Make sure you see what is the same and what is different about these two:

Let’s throw some numbers into the mix. These will be estimates and certainly inaccurate, but they will make the point we need to make.

In the situation on the left (the lower temperature) we could estimate that ~ 20% of molecules have enough energy (or more than enough) to react. At the higher temperature ~50% of the molecules have enough (or more than enough) energy to react.

So, this reaction will go about 2.5 times faster at the higher temperature (50/20 = 2.5).

Now we need to look at the reverse reaction, which for this example is exothermic. That means that the energy graph looks like this. Notice that it has a MUCH smaller activation energy.

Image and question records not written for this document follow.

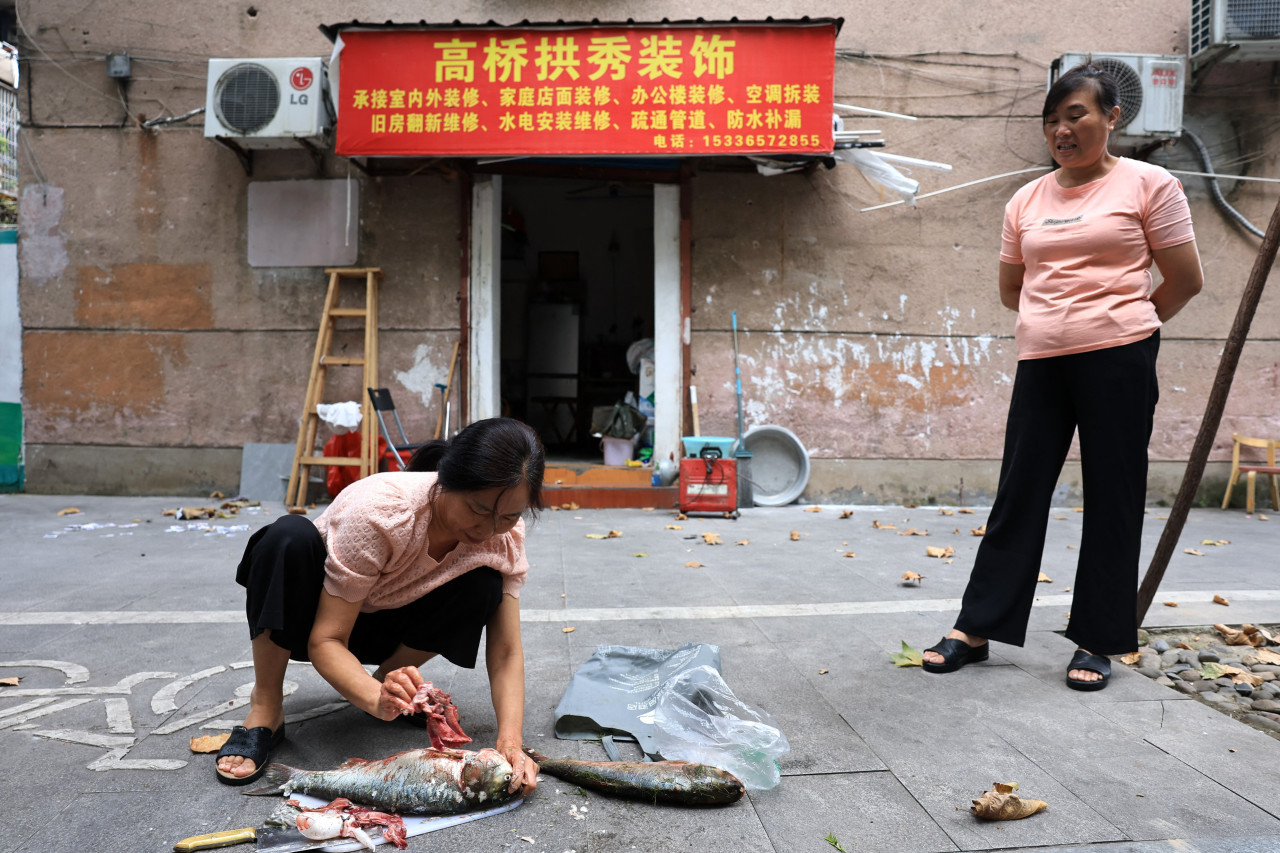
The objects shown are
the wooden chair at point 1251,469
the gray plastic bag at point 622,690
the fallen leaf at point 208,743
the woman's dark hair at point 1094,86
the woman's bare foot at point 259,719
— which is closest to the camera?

When we show that activation energy on a Boltzmann diagram, that will mean that the vertical line that shows "enough" will be much further to the left.

Here are the two graphs at two temperatures, showing a reaction with a lower activation energy.

In the situation on the left (the lower temperature) we could estimate that ~ 80% of molecules have enough energy (or more than enough) to react. At the higher temperature ~90% of the molecules have enough (or more than enough) energy to react.

So, this reaction will go about 1.125 times faster at the higher temperature (90/80 = 1.125).

We can see that BOTH reactions go faster, but the relative change is MUCH larger for the endothermic reaction. That means that, in this case, the backward (exothermic) reaction gets faster, but the forward (endothermic) reaction gets faster-er. So the reaction shifts to the right.

A few important things to keep in mind:

1. Forward and backward are not important. In every reversible reaction (all reactions, really) there is always one direction that is exothermic and one direction that is endothermic.

2. The endothermic reaction is always more affected than the exothermic reaction - that means it gets “faster-er” when the temperature goes up and “slower-er” when the temperature goes down.